Great delight or happiness caused by something good or satisfying (thank you, dictionary.com). Could work really be the source of delight and happiness? Yes! And as leaders, we have an opportunity to fuel it.

So why should this be our job as leaders? As columnist Steven E.F. Brown summed it up in the San Francisco Business Times, it’s all about “karma.” Here’s a snippet from his recent article:

“To understand karma you just need to think about why you don’t pee in your own bath. Because you’re the one who has to sit in it! If you are an unhappy, cruel, ungrateful person, you make the people around you similarly unhappy, cruel and ungrateful, and you have to live among them.”

That’s why joy is our job as a leader. Because who wants to spend the majority of each day working in a miserable, disrespectful, crappy environment? Create delight, joy, satisfaction, respect, and you get to work in it too!

Still not convinced? Here are a few more reasons to choose joy as a competency:

  1. People watch you to determine how to act (called, “social cognitive theory”)
  2. Happy employees make happy customers (which generate more money)
  3. High retention and low engagement are costing you thousands of dollars
  4. You deserve to love your job too

So what would joy look like as a leader competency?

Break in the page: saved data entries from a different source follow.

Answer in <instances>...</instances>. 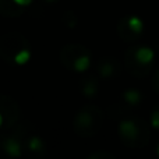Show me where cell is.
I'll return each mask as SVG.
<instances>
[{
  "instance_id": "cell-8",
  "label": "cell",
  "mask_w": 159,
  "mask_h": 159,
  "mask_svg": "<svg viewBox=\"0 0 159 159\" xmlns=\"http://www.w3.org/2000/svg\"><path fill=\"white\" fill-rule=\"evenodd\" d=\"M154 88H155V91L159 93V71L157 73V77L154 78Z\"/></svg>"
},
{
  "instance_id": "cell-3",
  "label": "cell",
  "mask_w": 159,
  "mask_h": 159,
  "mask_svg": "<svg viewBox=\"0 0 159 159\" xmlns=\"http://www.w3.org/2000/svg\"><path fill=\"white\" fill-rule=\"evenodd\" d=\"M143 31H144V22L141 21V18H138L135 16L126 17L119 24V34H120L121 39H124V41L129 42L135 41V39L140 38Z\"/></svg>"
},
{
  "instance_id": "cell-1",
  "label": "cell",
  "mask_w": 159,
  "mask_h": 159,
  "mask_svg": "<svg viewBox=\"0 0 159 159\" xmlns=\"http://www.w3.org/2000/svg\"><path fill=\"white\" fill-rule=\"evenodd\" d=\"M155 53L148 46H134L126 53V64L130 73L137 77H144L149 73L154 63Z\"/></svg>"
},
{
  "instance_id": "cell-6",
  "label": "cell",
  "mask_w": 159,
  "mask_h": 159,
  "mask_svg": "<svg viewBox=\"0 0 159 159\" xmlns=\"http://www.w3.org/2000/svg\"><path fill=\"white\" fill-rule=\"evenodd\" d=\"M99 71H101V74L103 75V77H109V75H112L113 73H115V66H113L112 63H109V61H105V63L101 64Z\"/></svg>"
},
{
  "instance_id": "cell-5",
  "label": "cell",
  "mask_w": 159,
  "mask_h": 159,
  "mask_svg": "<svg viewBox=\"0 0 159 159\" xmlns=\"http://www.w3.org/2000/svg\"><path fill=\"white\" fill-rule=\"evenodd\" d=\"M124 99L130 105H138L141 101V93L137 89H129L124 92Z\"/></svg>"
},
{
  "instance_id": "cell-4",
  "label": "cell",
  "mask_w": 159,
  "mask_h": 159,
  "mask_svg": "<svg viewBox=\"0 0 159 159\" xmlns=\"http://www.w3.org/2000/svg\"><path fill=\"white\" fill-rule=\"evenodd\" d=\"M98 112V109H95V107H91V109H85L84 112L80 113V123L78 126L82 127V129H89V134H92V133H95L96 130L101 127V123H95V113Z\"/></svg>"
},
{
  "instance_id": "cell-2",
  "label": "cell",
  "mask_w": 159,
  "mask_h": 159,
  "mask_svg": "<svg viewBox=\"0 0 159 159\" xmlns=\"http://www.w3.org/2000/svg\"><path fill=\"white\" fill-rule=\"evenodd\" d=\"M121 140L131 147L144 145L147 144L149 137L148 127L143 121H135V120H124L120 123L119 127Z\"/></svg>"
},
{
  "instance_id": "cell-7",
  "label": "cell",
  "mask_w": 159,
  "mask_h": 159,
  "mask_svg": "<svg viewBox=\"0 0 159 159\" xmlns=\"http://www.w3.org/2000/svg\"><path fill=\"white\" fill-rule=\"evenodd\" d=\"M151 124H152V127H155V129H159V107L158 109H155L154 113H152Z\"/></svg>"
},
{
  "instance_id": "cell-9",
  "label": "cell",
  "mask_w": 159,
  "mask_h": 159,
  "mask_svg": "<svg viewBox=\"0 0 159 159\" xmlns=\"http://www.w3.org/2000/svg\"><path fill=\"white\" fill-rule=\"evenodd\" d=\"M158 155H159V145H158Z\"/></svg>"
}]
</instances>
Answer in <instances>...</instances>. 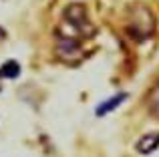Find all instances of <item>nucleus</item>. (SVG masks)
Returning <instances> with one entry per match:
<instances>
[{
	"label": "nucleus",
	"instance_id": "1",
	"mask_svg": "<svg viewBox=\"0 0 159 157\" xmlns=\"http://www.w3.org/2000/svg\"><path fill=\"white\" fill-rule=\"evenodd\" d=\"M65 22H69L70 28L77 30V36H93L95 26L87 18V10L83 4H70L65 10Z\"/></svg>",
	"mask_w": 159,
	"mask_h": 157
},
{
	"label": "nucleus",
	"instance_id": "2",
	"mask_svg": "<svg viewBox=\"0 0 159 157\" xmlns=\"http://www.w3.org/2000/svg\"><path fill=\"white\" fill-rule=\"evenodd\" d=\"M81 44H79L77 38H66V36H61L57 44V55L65 61H73V59H79L81 56Z\"/></svg>",
	"mask_w": 159,
	"mask_h": 157
},
{
	"label": "nucleus",
	"instance_id": "3",
	"mask_svg": "<svg viewBox=\"0 0 159 157\" xmlns=\"http://www.w3.org/2000/svg\"><path fill=\"white\" fill-rule=\"evenodd\" d=\"M137 151L143 155H149L151 151H155L159 147V133H149L145 135V137H141L139 141H137Z\"/></svg>",
	"mask_w": 159,
	"mask_h": 157
},
{
	"label": "nucleus",
	"instance_id": "4",
	"mask_svg": "<svg viewBox=\"0 0 159 157\" xmlns=\"http://www.w3.org/2000/svg\"><path fill=\"white\" fill-rule=\"evenodd\" d=\"M125 99H127V93H117V95H113L109 101H105L103 105H99V107H97V111H95V113H97V117H103V115L111 113V111H113V109H117V107H119L121 103L125 101Z\"/></svg>",
	"mask_w": 159,
	"mask_h": 157
},
{
	"label": "nucleus",
	"instance_id": "5",
	"mask_svg": "<svg viewBox=\"0 0 159 157\" xmlns=\"http://www.w3.org/2000/svg\"><path fill=\"white\" fill-rule=\"evenodd\" d=\"M20 75V65L16 61H8L0 67V78H16Z\"/></svg>",
	"mask_w": 159,
	"mask_h": 157
},
{
	"label": "nucleus",
	"instance_id": "6",
	"mask_svg": "<svg viewBox=\"0 0 159 157\" xmlns=\"http://www.w3.org/2000/svg\"><path fill=\"white\" fill-rule=\"evenodd\" d=\"M147 107L153 115L159 117V81L151 87V91H149V95H147Z\"/></svg>",
	"mask_w": 159,
	"mask_h": 157
}]
</instances>
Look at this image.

  • Creating a vision with/for the team
  • Partnering with people for their success (not yours)
  • Intentionally listening to people’s upsets (that’s without looking at the phone even once!)
  • Addressing conflict as a repairable “missed expectation”
  • Considering others’ ideas
  • Approaching mistakes as opportunities to learn
  • Communicating the “why”
  • Getting to know people personally
  • Showing appreciation and recognizing efforts daily (not once a year on a performance review)
  • Staying curious instead of jumping to judgment
  • Treating people like new friends
  • Remembering that people want to feel like the world really does revolve around them
  • Helping people connect the dots between their job and the difference they make with their work

What does all of this require? Courage and confidence to be remarkable. And relentless kindness. No exceptions.

What does joy as a leader competency look like to you?